Text passage:
+--

So, including the time it takes to come to pressure, you can have tender pinto beans in about 15 minutes. That’s with soaked beans and pressure naturally released. Unsoaked dried beans, the pressure quick-released, yield tender pinto beans in about 35 minutes.

The deep-down with pressure cooking beans is you save time and you get superior quality beans. Dried beans—keep them in your pantry. And give your pressure cooker a big hug!

 dried pinto beans in orange colander

About Pressure Cooking Pinto Beans:

  • When cooking dried beans do you salt before or after cooking? There’s plenty of discussion about that. I come from the salt-after-cooking school. Salt with good quality salt.
  • Looking for answers, author Michael Ruhlman found more than one food “expert” with differing thoughts about soaking and salting beans.
  • On his blog, Rancho Gordo’s Steve Sando has written more than once about soaking and when to salt. Shop for superior quality fresh dried beans on Rancho Gordo’s website.
  • It has been said that soaking dried beans before cooking makes them more digestible. Mexican cooks add epazote, a pungent green herb with “gas-relieving” properties, to their beans.
  • For the record, we do have an assortment of canned beans in our pantry, right next to the jars of dried beans. For sure canned beans in salty liquid are no match for freshly cooked beans and their resulting liquid, but sometimes you just want to open a can, ya know?
  • Since Robbie and I mostly use pinto beans in tacos and other Mexican foods, I season the dried beans with a mild dried chile, garlic cloves, and maybe some chopped onions.

+--

Extracted records:
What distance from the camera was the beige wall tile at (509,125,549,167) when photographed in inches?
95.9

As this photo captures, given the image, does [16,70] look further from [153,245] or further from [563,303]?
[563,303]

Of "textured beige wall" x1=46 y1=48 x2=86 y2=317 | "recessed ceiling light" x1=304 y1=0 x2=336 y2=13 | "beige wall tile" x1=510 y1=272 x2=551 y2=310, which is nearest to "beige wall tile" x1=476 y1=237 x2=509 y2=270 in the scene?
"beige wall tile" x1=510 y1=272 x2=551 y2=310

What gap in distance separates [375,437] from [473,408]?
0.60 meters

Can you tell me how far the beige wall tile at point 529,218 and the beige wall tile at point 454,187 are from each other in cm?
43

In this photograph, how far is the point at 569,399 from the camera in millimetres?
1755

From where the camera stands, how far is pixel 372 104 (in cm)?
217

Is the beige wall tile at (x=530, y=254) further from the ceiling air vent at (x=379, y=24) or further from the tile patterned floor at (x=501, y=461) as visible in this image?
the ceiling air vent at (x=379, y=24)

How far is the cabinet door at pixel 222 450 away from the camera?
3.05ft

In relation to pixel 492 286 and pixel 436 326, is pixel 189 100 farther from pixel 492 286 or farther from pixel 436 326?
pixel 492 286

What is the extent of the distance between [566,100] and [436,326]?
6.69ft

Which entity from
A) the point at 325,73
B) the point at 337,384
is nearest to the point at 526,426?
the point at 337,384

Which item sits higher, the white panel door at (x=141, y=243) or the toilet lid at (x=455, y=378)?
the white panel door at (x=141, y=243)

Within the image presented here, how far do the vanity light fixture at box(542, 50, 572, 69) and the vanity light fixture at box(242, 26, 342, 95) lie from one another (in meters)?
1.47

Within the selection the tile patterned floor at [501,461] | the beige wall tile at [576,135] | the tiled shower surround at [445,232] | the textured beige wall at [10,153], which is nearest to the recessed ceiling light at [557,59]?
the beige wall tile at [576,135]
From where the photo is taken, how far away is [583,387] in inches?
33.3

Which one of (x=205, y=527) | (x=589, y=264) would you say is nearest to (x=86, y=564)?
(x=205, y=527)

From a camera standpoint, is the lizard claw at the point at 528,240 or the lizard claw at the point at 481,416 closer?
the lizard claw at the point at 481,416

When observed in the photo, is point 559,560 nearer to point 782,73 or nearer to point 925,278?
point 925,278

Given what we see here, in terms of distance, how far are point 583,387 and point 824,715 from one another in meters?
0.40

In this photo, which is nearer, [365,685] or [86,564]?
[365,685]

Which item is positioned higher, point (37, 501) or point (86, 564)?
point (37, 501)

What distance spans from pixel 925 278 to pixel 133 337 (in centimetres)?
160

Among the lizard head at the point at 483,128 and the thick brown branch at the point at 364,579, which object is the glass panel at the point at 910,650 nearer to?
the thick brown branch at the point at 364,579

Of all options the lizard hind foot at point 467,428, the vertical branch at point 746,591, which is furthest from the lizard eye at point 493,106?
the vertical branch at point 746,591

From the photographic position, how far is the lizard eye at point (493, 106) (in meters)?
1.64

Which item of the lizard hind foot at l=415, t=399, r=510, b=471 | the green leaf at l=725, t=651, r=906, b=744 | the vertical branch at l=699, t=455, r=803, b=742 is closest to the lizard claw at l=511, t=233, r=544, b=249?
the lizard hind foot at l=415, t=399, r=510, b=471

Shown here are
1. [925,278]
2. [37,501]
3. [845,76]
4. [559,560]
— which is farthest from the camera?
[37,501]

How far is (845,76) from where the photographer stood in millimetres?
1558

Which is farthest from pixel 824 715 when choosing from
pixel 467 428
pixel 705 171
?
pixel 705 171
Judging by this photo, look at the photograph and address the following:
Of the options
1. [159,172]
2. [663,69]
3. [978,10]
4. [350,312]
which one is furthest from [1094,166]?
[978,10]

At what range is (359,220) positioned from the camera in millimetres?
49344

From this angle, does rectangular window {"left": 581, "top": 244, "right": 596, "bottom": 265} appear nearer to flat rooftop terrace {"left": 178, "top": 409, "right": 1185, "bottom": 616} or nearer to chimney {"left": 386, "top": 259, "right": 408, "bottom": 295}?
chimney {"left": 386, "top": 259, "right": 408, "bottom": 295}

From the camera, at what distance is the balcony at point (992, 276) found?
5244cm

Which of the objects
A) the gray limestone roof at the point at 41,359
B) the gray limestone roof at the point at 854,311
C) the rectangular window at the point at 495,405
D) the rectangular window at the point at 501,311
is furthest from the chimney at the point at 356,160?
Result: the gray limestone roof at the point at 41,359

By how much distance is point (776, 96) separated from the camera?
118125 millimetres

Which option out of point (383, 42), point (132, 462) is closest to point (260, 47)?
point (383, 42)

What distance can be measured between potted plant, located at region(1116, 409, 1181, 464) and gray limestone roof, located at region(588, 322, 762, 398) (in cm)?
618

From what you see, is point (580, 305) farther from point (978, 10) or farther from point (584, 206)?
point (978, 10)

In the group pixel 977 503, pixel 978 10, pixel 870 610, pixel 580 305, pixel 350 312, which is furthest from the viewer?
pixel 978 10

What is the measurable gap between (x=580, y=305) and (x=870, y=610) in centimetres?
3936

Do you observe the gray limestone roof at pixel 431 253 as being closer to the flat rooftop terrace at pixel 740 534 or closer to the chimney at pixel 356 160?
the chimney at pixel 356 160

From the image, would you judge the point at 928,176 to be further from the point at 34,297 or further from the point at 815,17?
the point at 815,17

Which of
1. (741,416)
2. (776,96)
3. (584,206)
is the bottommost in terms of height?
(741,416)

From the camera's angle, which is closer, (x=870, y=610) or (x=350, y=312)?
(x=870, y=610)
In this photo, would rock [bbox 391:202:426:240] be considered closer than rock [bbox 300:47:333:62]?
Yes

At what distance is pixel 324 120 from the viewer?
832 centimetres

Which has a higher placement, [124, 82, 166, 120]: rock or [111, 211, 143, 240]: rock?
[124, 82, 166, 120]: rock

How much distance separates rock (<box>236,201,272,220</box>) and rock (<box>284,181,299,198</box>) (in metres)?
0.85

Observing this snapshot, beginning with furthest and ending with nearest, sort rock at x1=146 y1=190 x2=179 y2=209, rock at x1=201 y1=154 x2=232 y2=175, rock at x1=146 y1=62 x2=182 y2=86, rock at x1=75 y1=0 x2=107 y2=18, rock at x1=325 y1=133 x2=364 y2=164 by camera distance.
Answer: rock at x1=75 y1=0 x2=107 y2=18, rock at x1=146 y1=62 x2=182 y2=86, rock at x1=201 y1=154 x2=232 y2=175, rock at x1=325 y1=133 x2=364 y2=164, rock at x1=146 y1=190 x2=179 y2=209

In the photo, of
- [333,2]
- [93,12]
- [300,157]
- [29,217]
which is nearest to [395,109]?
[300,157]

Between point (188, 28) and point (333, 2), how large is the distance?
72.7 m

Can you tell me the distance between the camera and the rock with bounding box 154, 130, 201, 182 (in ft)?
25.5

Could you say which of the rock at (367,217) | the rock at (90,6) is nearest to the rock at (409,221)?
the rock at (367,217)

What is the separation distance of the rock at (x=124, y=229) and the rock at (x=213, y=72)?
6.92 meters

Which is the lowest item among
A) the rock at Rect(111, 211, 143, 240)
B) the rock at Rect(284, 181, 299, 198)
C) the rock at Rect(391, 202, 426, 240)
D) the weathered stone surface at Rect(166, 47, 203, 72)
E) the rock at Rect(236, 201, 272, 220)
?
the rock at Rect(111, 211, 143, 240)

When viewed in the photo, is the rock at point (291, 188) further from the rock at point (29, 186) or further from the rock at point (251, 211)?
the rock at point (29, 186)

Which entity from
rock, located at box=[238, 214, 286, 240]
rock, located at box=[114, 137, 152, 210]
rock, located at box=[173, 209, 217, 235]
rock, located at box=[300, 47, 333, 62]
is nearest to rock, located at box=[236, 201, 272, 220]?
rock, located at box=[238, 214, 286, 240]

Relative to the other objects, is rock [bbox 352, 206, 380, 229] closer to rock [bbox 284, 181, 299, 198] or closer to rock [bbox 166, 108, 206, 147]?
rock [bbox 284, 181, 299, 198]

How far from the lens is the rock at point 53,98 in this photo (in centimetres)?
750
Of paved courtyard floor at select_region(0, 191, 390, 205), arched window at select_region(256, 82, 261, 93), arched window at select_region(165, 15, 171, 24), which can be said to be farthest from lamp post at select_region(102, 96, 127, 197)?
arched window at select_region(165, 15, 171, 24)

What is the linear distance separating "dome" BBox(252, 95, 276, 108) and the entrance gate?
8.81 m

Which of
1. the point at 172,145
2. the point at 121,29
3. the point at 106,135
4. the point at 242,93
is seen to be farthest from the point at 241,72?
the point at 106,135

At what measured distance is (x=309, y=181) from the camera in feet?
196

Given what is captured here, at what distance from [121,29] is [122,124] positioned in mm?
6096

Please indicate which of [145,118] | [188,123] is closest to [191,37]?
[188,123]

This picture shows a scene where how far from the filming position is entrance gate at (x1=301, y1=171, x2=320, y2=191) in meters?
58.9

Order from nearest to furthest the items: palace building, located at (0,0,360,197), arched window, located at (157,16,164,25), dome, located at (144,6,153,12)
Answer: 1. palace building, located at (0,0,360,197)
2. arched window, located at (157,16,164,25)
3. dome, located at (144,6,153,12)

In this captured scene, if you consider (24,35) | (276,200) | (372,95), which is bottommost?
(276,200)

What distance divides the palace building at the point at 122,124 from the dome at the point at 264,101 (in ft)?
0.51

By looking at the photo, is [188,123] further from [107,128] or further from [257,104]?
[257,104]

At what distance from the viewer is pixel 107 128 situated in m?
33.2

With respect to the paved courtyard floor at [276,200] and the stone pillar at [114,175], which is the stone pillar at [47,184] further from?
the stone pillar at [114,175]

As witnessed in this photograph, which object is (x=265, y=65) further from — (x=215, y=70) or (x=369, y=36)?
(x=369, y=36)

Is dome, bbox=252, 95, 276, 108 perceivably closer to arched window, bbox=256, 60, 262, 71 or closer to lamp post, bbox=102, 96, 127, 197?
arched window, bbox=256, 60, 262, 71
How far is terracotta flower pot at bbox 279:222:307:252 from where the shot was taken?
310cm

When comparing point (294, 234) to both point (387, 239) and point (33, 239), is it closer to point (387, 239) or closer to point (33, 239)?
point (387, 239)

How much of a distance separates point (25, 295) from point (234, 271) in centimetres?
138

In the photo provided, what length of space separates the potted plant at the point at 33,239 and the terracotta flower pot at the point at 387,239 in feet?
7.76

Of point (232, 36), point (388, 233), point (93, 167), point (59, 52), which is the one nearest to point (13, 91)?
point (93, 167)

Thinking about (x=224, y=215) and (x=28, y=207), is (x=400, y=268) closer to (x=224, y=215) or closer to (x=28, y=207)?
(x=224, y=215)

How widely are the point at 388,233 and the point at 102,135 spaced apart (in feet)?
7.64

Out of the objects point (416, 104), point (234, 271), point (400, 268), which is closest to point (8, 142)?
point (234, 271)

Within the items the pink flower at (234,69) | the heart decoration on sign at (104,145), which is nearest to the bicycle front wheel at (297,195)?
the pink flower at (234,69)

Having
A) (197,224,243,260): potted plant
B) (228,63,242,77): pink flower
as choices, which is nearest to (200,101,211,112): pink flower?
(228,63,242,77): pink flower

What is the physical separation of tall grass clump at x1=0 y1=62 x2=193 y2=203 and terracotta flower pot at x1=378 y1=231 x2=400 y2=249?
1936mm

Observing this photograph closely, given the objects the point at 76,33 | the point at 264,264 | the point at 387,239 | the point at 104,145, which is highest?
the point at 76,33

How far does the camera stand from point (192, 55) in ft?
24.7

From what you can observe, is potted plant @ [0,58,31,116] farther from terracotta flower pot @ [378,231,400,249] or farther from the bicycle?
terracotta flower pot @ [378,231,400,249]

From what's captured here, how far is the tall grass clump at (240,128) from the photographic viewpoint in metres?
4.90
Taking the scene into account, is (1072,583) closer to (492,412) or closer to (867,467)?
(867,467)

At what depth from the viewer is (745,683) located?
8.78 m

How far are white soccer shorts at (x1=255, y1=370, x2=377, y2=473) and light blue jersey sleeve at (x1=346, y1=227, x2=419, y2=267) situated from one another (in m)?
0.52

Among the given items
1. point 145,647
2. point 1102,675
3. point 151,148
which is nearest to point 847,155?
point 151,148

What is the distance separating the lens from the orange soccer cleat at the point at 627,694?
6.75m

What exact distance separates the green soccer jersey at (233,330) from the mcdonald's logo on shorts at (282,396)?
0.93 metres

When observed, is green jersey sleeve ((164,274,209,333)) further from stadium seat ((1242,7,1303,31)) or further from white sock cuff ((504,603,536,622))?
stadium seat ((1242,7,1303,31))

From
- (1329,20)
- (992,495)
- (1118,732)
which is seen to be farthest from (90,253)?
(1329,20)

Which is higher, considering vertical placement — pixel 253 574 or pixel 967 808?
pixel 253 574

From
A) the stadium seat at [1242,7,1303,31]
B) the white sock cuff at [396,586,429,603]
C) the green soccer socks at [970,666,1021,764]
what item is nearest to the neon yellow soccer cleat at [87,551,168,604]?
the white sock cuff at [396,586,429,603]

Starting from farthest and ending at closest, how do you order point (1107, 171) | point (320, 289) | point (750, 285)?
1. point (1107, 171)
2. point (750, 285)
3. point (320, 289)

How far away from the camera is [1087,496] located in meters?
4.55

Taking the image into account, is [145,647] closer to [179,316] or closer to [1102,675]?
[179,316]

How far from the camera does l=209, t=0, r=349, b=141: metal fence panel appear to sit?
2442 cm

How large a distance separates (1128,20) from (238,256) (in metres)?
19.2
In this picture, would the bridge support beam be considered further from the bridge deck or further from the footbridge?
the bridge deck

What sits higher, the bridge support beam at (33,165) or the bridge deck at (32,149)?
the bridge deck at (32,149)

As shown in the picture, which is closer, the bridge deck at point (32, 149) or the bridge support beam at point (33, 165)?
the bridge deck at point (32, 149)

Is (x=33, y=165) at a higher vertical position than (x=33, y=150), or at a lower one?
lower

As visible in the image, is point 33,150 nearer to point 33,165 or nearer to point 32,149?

+--

Complete the following:
a) Copy the pinto bean passage above word for word, from "About Pressure Cooking" to "good quality salt.".
b) Pick up the passage on pressure cooking pinto beans where it stops and keep writing it.

Answers to each task:
a)
About Pressure Cooking Pinto Beans:

  • When cooking dried beans do you salt before or after cooking? There’s plenty of discussion about that. I come from the salt-after-cooking school. Salt with good quality salt.

b)
  • There’s not much written about the beauty of pressure cooked beans. One thing’s for sure, pressure cookers reduce cooking time and fuel energy. For cooking beans, they’re awesome tools!

in bowl ready to eat pinto beans cooked in a Pressure Cooker

Pressure Cooker Pinto Beans timing details:

When is a pressure cooker is up to pressure?

  • With the Instant Pot–make sure the vent is in the sealed position, use the Manual setting and set the cooking time. When time light comes on, it’s up to pressure.
  • With a stove-top pressure cooker–heat on high flame until the steamy jiggle noise begins in earnest, then turn the heat down just so it maintains pressure, then start your kitchen timer.

What are approximate cooking times?

  • Pinto beans, not soaked and pressure quick-released, take about 25 minutes to cook, after the cooker comes to pressure.
  • Soaked pinto beans, pressure released naturally, take about 3 minutes to cook. Plan on 10 minutes for the pressure cooker to release naturally.
  • Soaked pinto beans with the pressure “quick released” take 5 to 6 minutes to cook.
  • Without a pressure cooker it takes at least 2 ½ hours to cook pinto beans to tenderness.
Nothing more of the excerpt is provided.